**What the exercise asks:** Repeat every item below word for word, changing nothing.

**Listed records:**

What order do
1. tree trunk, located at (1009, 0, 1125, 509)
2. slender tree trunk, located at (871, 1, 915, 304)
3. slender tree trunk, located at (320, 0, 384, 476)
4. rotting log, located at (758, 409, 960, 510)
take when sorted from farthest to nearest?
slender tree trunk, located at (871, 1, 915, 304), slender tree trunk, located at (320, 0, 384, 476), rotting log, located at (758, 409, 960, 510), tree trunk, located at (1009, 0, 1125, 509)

**Answer for this exercise:**
What order do
1. tree trunk, located at (1009, 0, 1125, 509)
2. slender tree trunk, located at (871, 1, 915, 304)
3. slender tree trunk, located at (320, 0, 384, 476)
4. rotting log, located at (758, 409, 960, 510)
take when sorted from farthest to nearest?
slender tree trunk, located at (871, 1, 915, 304), slender tree trunk, located at (320, 0, 384, 476), rotting log, located at (758, 409, 960, 510), tree trunk, located at (1009, 0, 1125, 509)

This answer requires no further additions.